Dataset items
************

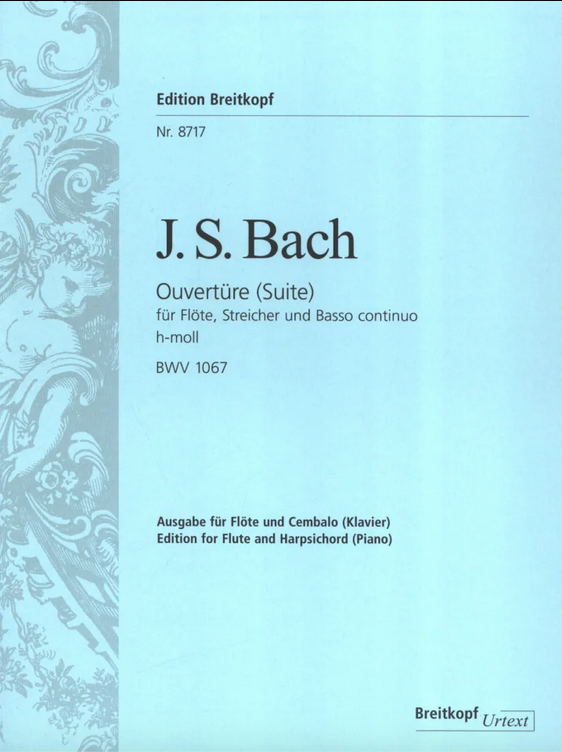 Edition Breitkopf

Nr. 8717

J. S. Bach

Ouvertüre (Suite)
für Flöte, Streicher und Basso continuo
h-moll

BWV 1067

Ausgabe für Flöte und Cembalo (Klavier)
Edition for Flute and Harpsichord (Piano)

Breitkopf Urtext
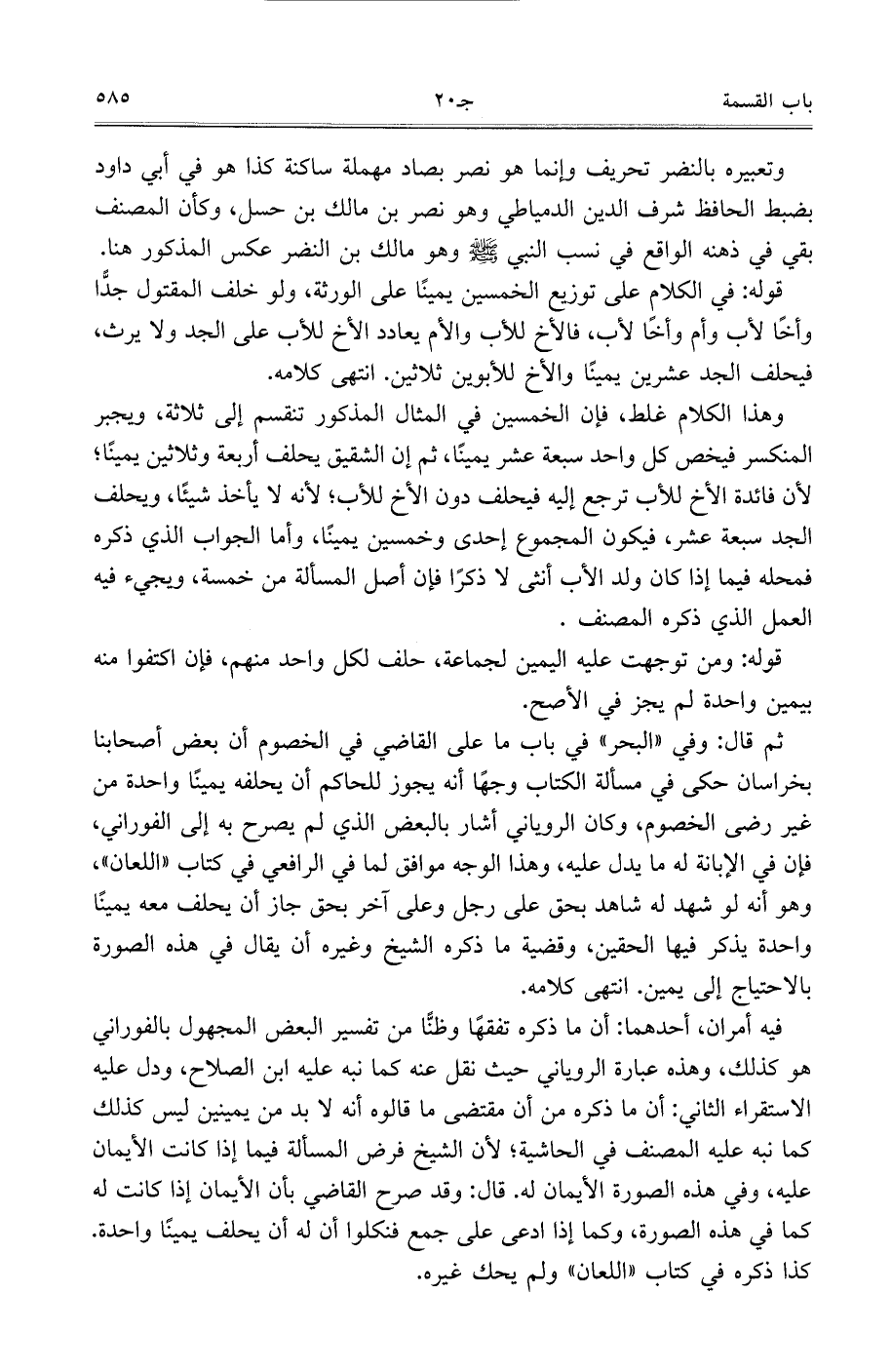 باب القسمة　　　　جـ٢٠　　　　٥٨٥

وتعبيره بالنضر تحريف وإنما هو نصر بصاد مهملة ساكنة كذا هو في أبي داود بضبط الحافظ شرف الدين الدمياطي وهو نصر بن مالك بن حسل، وكأن المصنف بقي في ذهنه الواقع في نسب النبي ﷺ وهو مالك بن النضر عكس المذكور هنا.

قوله: في الكلام على توزيع الخمسين يمينًا على الورثة، ولو خلف المقتول جدًّا وأخًا لأب وأم وأخًا لأب، فالأخ للأب والأم يعادد الأخ للأب على الجد ولا يرث، فيحلف الجد عشرين يمينًا والأخ للأبوين ثلاثين. انتهى كلامه.

وهذا الكلام غلط، فإن الخمسين في المثال المذكور تنقسم إلى ثلاثة، ويجبر المنكسر فيخص كل واحد سبعة عشر يمينًا، ثم إن الشقيق يحلف أربعة وثلاثين يمينًا؛ لأن فائدة الأخ للأب ترجع إليه فيحلف دون الأخ للأب؛ لأنه لا يأخذ شيئًا، ويحلف الجد سبعة عشر، فيكون المجموع إحدى وخمسين يمينًا، وأما الجواب الذي ذكره فمحله فيما إذا كان ولد الأب أنثى لا ذكرًا فإن أصل المسألة من خمسة، ويجيء فيه العمل الذي ذكره المصنف .

قوله: ومن توجهت عليه اليمين لجماعة، حلف لكل واحد منهم، فإن اكتفوا منه بيمين واحدة لم يجز في الأصح.

ثم قال: وفي «البحر» في باب ما على القاضي في الخصوم أن بعض أصحابنا بخراسان حكى في مسألة الكتاب وجهًا أنه يجوز للحاكم أن يحلفه يمينًا واحدة من غير رضى الخصوم، وكان الروياني أشار بالبعض الذي لم يصرح به إلى الفوراني، فإن في الإبانة له ما يدل عليه، وهذا الوجه موافق لما في الرافعي في كتاب «اللعان»، وهو أنه لو شهد له شاهد بحق على رجل وعلى آخر بحق جاز أن يحلف معه يمينًا واحدة يذكر فيها الحقين، وقضية ما ذكره الشيخ وغيره أن يقال في هذه الصورة بالاحتياج إلى يمين. انتهى كلامه.

فيه أمران، أحدهما: أن ما ذكره تفقهًا وظنًّا من تفسير البعض المجهول بالفوراني هو كذلك، وهذه عبارة الروياني حيث نقل عنه كما نبه عليه ابن الصلاح، ودل عليه الاستقراء الثاني: أن ما ذكره من أن مقتضى ما قالوه أنه لا بد من يمينين ليس كذلك كما نبه عليه المصنف في الحاشية؛ لأن الشيخ فرض المسألة فيما إذا كانت الأيمان عليه، وفي هذه الصورة الأيمان له. قال: وقد صرح القاضي بأن الأيمان إذا كانت له كما في هذه الصورة، وكما إذا ادعى على جمع فنكلوا أن له أن يحلف يمينًا واحدة. كذا ذكره في كتاب «اللعان» ولم يحك غيره.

************

**WHAT YOU ARE ASKED TO DO**. The images are to be left out; every line above should be set down exactly.

**WRITTEN ANSWER**.
 Edition Breitkopf

Nr. 8717

J. S. Bach

Ouvertüre (Suite)
für Flöte, Streicher und Basso continuo
h-moll

BWV 1067

Ausgabe für Flöte und Cembalo (Klavier)
Edition for Flute and Harpsichord (Piano)

Breitkopf Urtext
 باب القسمة　　　　جـ٢٠　　　　٥٨٥

وتعبيره بالنضر تحريف وإنما هو نصر بصاد مهملة ساكنة كذا هو في أبي داود بضبط الحافظ شرف الدين الدمياطي وهو نصر بن مالك بن حسل، وكأن المصنف بقي في ذهنه الواقع في نسب النبي ﷺ وهو مالك بن النضر عكس المذكور هنا.

قوله: في الكلام على توزيع الخمسين يمينًا على الورثة، ولو خلف المقتول جدًّا وأخًا لأب وأم وأخًا لأب، فالأخ للأب والأم يعادد الأخ للأب على الجد ولا يرث، فيحلف الجد عشرين يمينًا والأخ للأبوين ثلاثين. انتهى كلامه.

وهذا الكلام غلط، فإن الخمسين في المثال المذكور تنقسم إلى ثلاثة، ويجبر المنكسر فيخص كل واحد سبعة عشر يمينًا، ثم إن الشقيق يحلف أربعة وثلاثين يمينًا؛ لأن فائدة الأخ للأب ترجع إليه فيحلف دون الأخ للأب؛ لأنه لا يأخذ شيئًا، ويحلف الجد سبعة عشر، فيكون المجموع إحدى وخمسين يمينًا، وأما الجواب الذي ذكره فمحله فيما إذا كان ولد الأب أنثى لا ذكرًا فإن أصل المسألة من خمسة، ويجيء فيه العمل الذي ذكره المصنف .

قوله: ومن توجهت عليه اليمين لجماعة، حلف لكل واحد منهم، فإن اكتفوا منه بيمين واحدة لم يجز في الأصح.

ثم قال: وفي «البحر» في باب ما على القاضي في الخصوم أن بعض أصحابنا بخراسان حكى في مسألة الكتاب وجهًا أنه يجوز للحاكم أن يحلفه يمينًا واحدة من غير رضى الخصوم، وكان الروياني أشار بالبعض الذي لم يصرح به إلى الفوراني، فإن في الإبانة له ما يدل عليه، وهذا الوجه موافق لما في الرافعي في كتاب «اللعان»، وهو أنه لو شهد له شاهد بحق على رجل وعلى آخر بحق جاز أن يحلف معه يمينًا واحدة يذكر فيها الحقين، وقضية ما ذكره الشيخ وغيره أن يقال في هذه الصورة بالاحتياج إلى يمين. انتهى كلامه.

فيه أمران، أحدهما: أن ما ذكره تفقهًا وظنًّا من تفسير البعض المجهول بالفوراني هو كذلك، وهذه عبارة الروياني حيث نقل عنه كما نبه عليه ابن الصلاح، ودل عليه الاستقراء الثاني: أن ما ذكره من أن مقتضى ما قالوه أنه لا بد من يمينين ليس كذلك كما نبه عليه المصنف في الحاشية؛ لأن الشيخ فرض المسألة فيما إذا كانت الأيمان عليه، وفي هذه الصورة الأيمان له. قال: وقد صرح القاضي بأن الأيمان إذا كانت له كما في هذه الصورة، وكما إذا ادعى على جمع فنكلوا أن له أن يحلف يمينًا واحدة. كذا ذكره في كتاب «اللعان» ولم يحك غيره.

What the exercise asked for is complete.